I want to ask her about it. God, I could listen to every detail. Did he pick you up? Did he open your door? Did he make you laugh at dinner?

It’s painful to sit with unrequited feelings. That’s what this is now; there’s no point in denying it anymore. I want Chloe, and yet, I have to sit here and look at her like it’s not a searing kind of torture. The reflected pool lights dance across her face. She’s bathed in pale blue. I want her to look at me, but maybe it’s good that she doesn’t. I’d kiss her, and we’d really be in a shitstorm then.

“I owe you an apology,” she says, finally, her attention down on her thighs.

“No.” I’m heartbroken by the thought that she might have been beating herself up all day about what happened with Harper. “It’s the other way around. I didn’t mean to be hard on you like that.”

“You were acting on instinct, and you were worried about Harper,” she argues. “It probably scared you half to death to find her bed empty like that. I wasn’t thinking.”

I release a long exhale. “It’s so goddamn complicated. All of it. I’m not upset Harper has taken such a liking to you. I’m upset that I can’t seem to control this situation like I want to.
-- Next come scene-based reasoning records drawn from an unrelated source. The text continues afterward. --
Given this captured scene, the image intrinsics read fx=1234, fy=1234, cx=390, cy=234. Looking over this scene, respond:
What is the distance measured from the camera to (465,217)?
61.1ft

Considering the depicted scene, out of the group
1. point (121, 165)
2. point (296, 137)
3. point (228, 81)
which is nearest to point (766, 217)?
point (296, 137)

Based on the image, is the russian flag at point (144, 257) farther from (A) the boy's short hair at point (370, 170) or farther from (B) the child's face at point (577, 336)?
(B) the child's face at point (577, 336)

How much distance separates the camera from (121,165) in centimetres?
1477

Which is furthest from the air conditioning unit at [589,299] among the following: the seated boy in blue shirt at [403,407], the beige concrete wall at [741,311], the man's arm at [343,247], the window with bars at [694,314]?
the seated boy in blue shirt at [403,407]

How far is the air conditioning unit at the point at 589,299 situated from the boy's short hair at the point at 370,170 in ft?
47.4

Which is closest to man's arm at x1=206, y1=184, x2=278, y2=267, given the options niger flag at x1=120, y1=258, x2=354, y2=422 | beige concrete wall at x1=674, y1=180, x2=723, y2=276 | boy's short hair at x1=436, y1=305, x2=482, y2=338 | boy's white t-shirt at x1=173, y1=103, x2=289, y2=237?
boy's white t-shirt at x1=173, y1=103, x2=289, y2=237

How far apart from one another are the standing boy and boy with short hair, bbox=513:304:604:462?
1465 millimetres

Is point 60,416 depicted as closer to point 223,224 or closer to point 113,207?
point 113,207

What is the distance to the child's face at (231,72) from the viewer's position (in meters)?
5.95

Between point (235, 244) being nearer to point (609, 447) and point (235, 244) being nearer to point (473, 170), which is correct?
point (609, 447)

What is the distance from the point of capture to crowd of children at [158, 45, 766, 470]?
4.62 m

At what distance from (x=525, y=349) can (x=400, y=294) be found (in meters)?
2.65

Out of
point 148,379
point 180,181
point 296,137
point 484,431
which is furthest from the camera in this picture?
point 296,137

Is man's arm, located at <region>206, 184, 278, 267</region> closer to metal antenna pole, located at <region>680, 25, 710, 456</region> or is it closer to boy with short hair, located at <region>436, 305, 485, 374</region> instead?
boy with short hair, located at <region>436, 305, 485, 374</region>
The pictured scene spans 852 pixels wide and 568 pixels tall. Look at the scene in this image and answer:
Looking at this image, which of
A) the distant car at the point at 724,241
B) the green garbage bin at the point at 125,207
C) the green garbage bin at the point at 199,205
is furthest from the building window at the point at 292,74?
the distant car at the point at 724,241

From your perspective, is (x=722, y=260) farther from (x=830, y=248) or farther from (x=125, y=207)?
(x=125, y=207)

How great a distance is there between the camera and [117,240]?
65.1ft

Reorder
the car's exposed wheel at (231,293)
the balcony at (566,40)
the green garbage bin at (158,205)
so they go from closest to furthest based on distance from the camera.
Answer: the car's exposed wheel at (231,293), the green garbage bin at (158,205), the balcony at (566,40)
I’m upset that life seems intent on throwing me curveball after curveball. Still, I shouldn’t have taken my anger out on you like that.”

Her brows shoot up, but she doesn’t say anything. How can she resist looking my way?

I give her another moment, then I can’t help but ask, “A lot on your mind?”

She smiles ruefully. “Like you wouldn’t believe.”

“That’s why you’re being quiet? Or you’re still upset with me?”

Her brown eyes finally drift over to me, and there’s sadness lurking there. “I was never upset with you. And for the record, I’m not sure I ever could be, but that’s beside the point…” She takes another long sip of her beer. “I’m quiet because I’m not supposed to be talking to you right now.”

Now that makes me laugh. It’s so out of left field.

“Why’s that?”

I swear to god, I’m on tenterhooks waiting to hear what she’s about to say.

“I’m setting boundaries. Keeping my private life private, my work life…work.”

“Oh, just like what I’ve been trying to do? Let me know how that works out for you.”

I take a drink and stare out at the pool as we sit in companionable silence. Two coworkers. I smile at the thought.

“Is this how it always is for you? With the nannies and stuff?”

She doesn’t have to explain what she means. I know exactly what she’s asking.

“No.”

She sighs in defeat, like she was hoping for a different answer.

“Maria’s been with us forever, and she’s in and out, not one for small talk. She’s good with Harper, but otherwise she’s focused on her own life. She has grandkids.”